Exactly repeat the full listing that follows.

[START EXTRACTED DATA]

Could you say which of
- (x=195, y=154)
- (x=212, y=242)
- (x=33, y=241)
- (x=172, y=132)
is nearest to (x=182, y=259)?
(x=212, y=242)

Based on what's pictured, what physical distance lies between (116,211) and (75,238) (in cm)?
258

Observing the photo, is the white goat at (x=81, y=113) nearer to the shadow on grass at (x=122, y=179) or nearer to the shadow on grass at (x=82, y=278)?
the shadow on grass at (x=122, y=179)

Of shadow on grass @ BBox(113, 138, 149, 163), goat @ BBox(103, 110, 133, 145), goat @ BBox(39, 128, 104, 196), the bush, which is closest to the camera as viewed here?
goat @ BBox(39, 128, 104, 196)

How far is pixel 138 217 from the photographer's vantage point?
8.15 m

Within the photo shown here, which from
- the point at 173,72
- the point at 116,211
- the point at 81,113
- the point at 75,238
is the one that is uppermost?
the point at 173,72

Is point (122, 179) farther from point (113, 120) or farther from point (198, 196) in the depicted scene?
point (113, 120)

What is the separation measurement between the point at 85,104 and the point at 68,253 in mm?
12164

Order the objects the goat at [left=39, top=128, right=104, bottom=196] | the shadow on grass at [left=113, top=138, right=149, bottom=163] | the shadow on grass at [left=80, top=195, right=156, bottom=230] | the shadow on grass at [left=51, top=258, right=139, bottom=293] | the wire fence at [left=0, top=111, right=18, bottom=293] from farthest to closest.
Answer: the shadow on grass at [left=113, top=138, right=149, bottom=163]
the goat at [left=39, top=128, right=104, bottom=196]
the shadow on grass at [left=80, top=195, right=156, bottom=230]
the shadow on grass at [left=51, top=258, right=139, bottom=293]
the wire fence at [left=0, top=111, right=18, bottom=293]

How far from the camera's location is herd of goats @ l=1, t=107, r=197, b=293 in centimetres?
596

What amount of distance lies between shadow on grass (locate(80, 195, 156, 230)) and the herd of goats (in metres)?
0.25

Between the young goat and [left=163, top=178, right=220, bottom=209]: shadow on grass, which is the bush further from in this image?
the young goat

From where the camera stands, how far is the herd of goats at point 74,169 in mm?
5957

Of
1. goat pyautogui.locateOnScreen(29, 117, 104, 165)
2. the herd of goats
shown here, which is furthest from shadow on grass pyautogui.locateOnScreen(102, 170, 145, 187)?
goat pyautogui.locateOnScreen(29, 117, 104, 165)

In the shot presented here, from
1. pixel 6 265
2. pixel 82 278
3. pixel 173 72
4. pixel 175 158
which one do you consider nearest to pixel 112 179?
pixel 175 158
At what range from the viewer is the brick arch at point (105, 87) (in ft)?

[END EXTRACTED DATA]

* **TASK SOLUTION**
Could you say which of
- (x=195, y=154)
- (x=212, y=242)
- (x=33, y=241)
- (x=172, y=132)
is nearest to (x=182, y=259)?
(x=212, y=242)

Based on what's pictured, what physical distance lies between (116,211) and (75,238) (in cm)?
258

Observing the photo, is the white goat at (x=81, y=113) nearer to the shadow on grass at (x=122, y=179) or nearer to the shadow on grass at (x=82, y=278)?
the shadow on grass at (x=122, y=179)

Of shadow on grass @ BBox(113, 138, 149, 163), goat @ BBox(103, 110, 133, 145), goat @ BBox(39, 128, 104, 196), the bush, which is closest to the camera as viewed here?
goat @ BBox(39, 128, 104, 196)

How far is pixel 138 217 from the photographer's vantage point?
8.15 m

Within the photo shown here, which from
- the point at 173,72
- the point at 116,211
- the point at 81,113
- the point at 75,238
is the one that is uppermost?
the point at 173,72

Is point (122, 179) farther from point (113, 120) or farther from point (198, 196) in the depicted scene?
point (113, 120)

What is the separation measurement between the point at 85,104 and the point at 68,253 in mm?
12164

Order the objects the goat at [left=39, top=128, right=104, bottom=196] | the shadow on grass at [left=113, top=138, right=149, bottom=163] | the shadow on grass at [left=80, top=195, right=156, bottom=230] | the shadow on grass at [left=51, top=258, right=139, bottom=293] | the wire fence at [left=0, top=111, right=18, bottom=293] from farthest to closest.
Answer: the shadow on grass at [left=113, top=138, right=149, bottom=163]
the goat at [left=39, top=128, right=104, bottom=196]
the shadow on grass at [left=80, top=195, right=156, bottom=230]
the shadow on grass at [left=51, top=258, right=139, bottom=293]
the wire fence at [left=0, top=111, right=18, bottom=293]

How far from the camera's location is herd of goats @ l=1, t=107, r=197, b=293 in centimetres?
596

What amount of distance lies between shadow on grass (locate(80, 195, 156, 230)) and the herd of goats (in metres)?
0.25

Between the young goat and [left=163, top=178, right=220, bottom=209]: shadow on grass, which is the bush further from in this image?
the young goat

From where the camera stands, how far is the herd of goats at point 74,169 in mm?
5957

Of
1. goat pyautogui.locateOnScreen(29, 117, 104, 165)
2. the herd of goats
shown here, which is furthest from shadow on grass pyautogui.locateOnScreen(102, 170, 145, 187)?
goat pyautogui.locateOnScreen(29, 117, 104, 165)

In the shot presented here, from
1. pixel 6 265
2. pixel 82 278
3. pixel 173 72
4. pixel 175 158
which one do you consider nearest to pixel 112 179?
pixel 175 158
At what range from the viewer is the brick arch at point (105, 87) (in ft)?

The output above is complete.